Just for clarification's sake, the developer kit out now *does* say 1.2 firmware, so there's some speculation as to whether the "2.0" moniker is just marketing's name for it or whether more of it is coming. I fall into the latter camp, because I know Apple and I know they NEVER lay *all* their cards out on the table.


----------



## iandesign (Jul 17, 2004)

*I did it!*

Well, I went with my gut and just drove to Buffalo and got one. It was also a great day yesterday so the wife and I just made a day out of it. Anyway, got back last night and had it all done in minutes. It's almost funny how easy it was to unlock. God bless software. My wife can't really understand my excitement with this kind of stuff. I've owned every iPod there's been, but I've been waiting for something like this since the first gen ipod so I'm ecstatic. Anyway, thanks for all the advice and come on SDK!


----------



## Bog (Jan 17, 2008)

Congratulations on the purchase, I hpe you can get alot of use out of it.

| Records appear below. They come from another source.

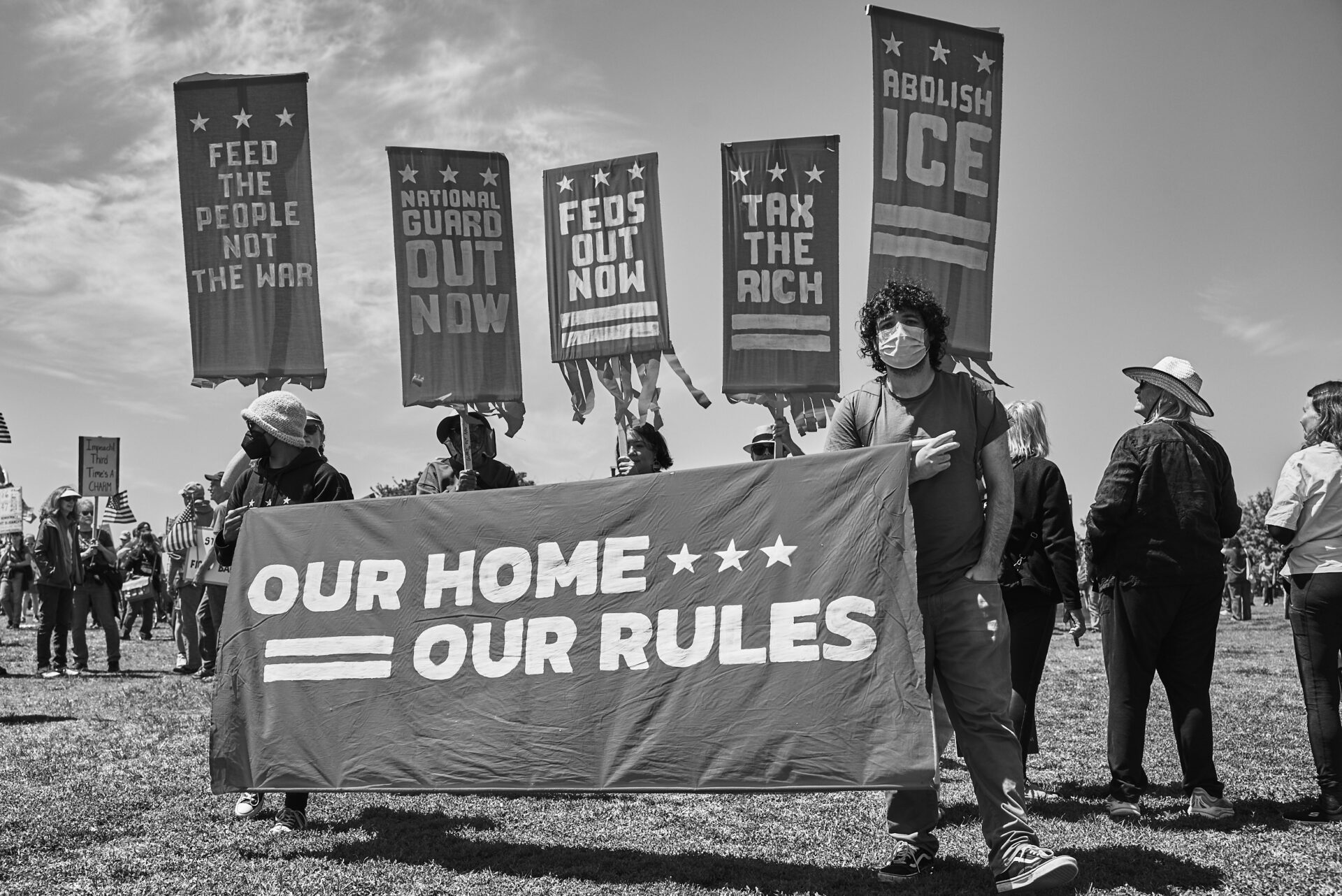 Free DC protestors carrying banners and signs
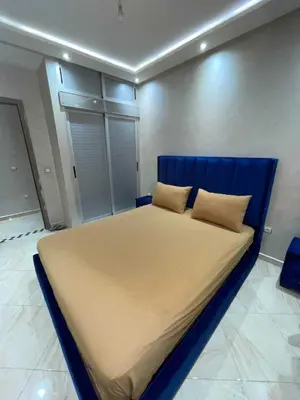 a large bed with a blue headboard in a room at Appartement Zen in Marrakech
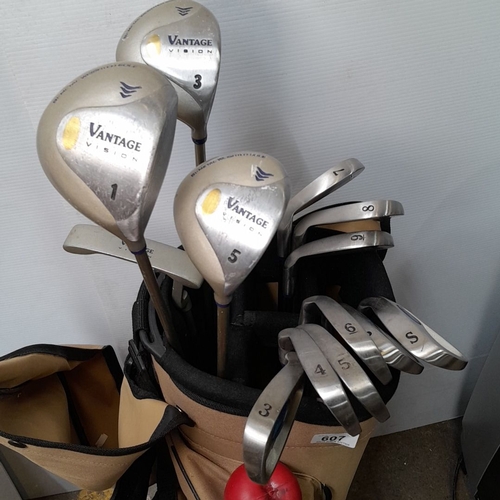 607 - Set of Vantage Vision golf clubs in tan carry bag. Includes 1,3,5 Metal woods and   3, 4, 5, 6, 7, 8...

Although my ex wife actually works for Apple she didn't get my excitement over technology.

I've been exploring the SDK as I'm planning to make a native application as part of my home automation and control system (though have thought of a few other projects I'd like to work with others on). The current SDK doesn't have an interface builder for native apps yet.

What kind of apps are you hoping for?


----------



## Flipstar (Nov 7, 2004)

> I bought my iPhone to enjoy now. I'll give you $99 for your used iPod Touch.


Sad.


----------



## MacBookinToronto (Aug 9, 2005)

iandesign said:


> Well, I went with my gut and just drove to Buffalo and got one. It was also a great day yesterday so the wife and I just made a day out of it. Anyway, got back last night and had it all done in minutes. It's almost funny how easy it was to unlock. God bless software. My wife can't really understand my excitement with this kind of stuff. I've owned every iPod there's been, but I've been waiting for something like this since the first gen ipod so I'm ecstatic. Anyway, thanks for all the advice and come on SDK!


Congrats!! Now enjoy playing with it non-stop for at least a week...it doesn't become just "a phone" for...well...I still see mine each day and am in awe


----------